> **Assignment**:
Look below. Copy each line that has "common" in it.

--- START ---

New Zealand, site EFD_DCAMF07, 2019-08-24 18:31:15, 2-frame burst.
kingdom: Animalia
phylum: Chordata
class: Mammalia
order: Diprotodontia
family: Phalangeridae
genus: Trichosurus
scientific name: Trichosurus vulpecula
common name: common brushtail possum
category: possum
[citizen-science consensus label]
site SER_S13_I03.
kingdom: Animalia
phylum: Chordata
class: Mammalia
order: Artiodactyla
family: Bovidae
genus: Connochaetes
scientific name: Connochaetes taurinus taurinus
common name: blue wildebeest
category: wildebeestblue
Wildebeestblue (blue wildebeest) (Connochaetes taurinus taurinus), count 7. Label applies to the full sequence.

--- END ---
--- START ---

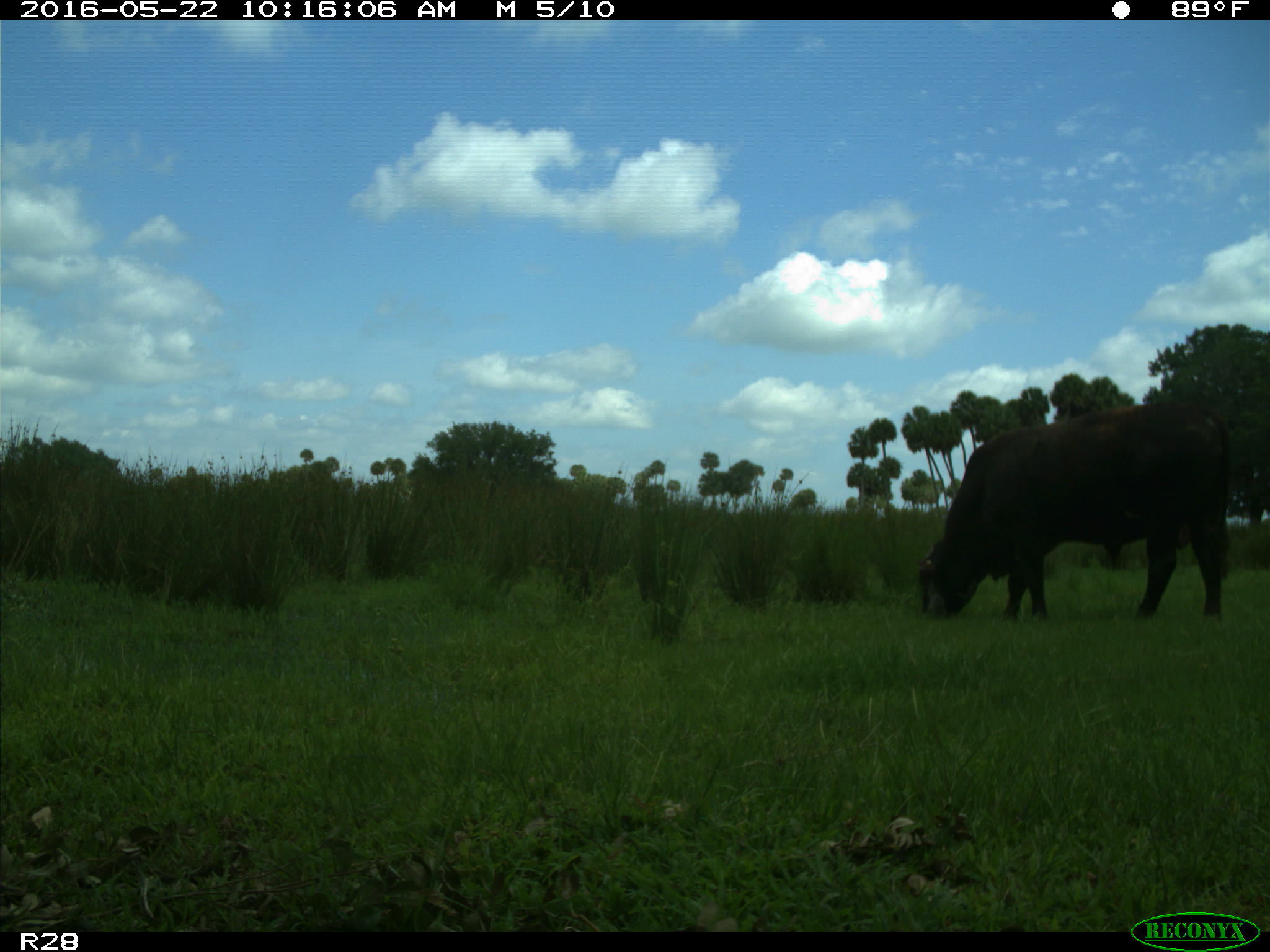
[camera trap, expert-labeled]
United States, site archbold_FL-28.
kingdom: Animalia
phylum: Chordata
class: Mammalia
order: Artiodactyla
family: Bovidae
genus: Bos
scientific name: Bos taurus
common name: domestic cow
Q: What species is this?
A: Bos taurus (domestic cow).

--- END ---

> **Problem solution**:
common name: common brushtail possum
common name: blue wildebeest
common name: domestic cow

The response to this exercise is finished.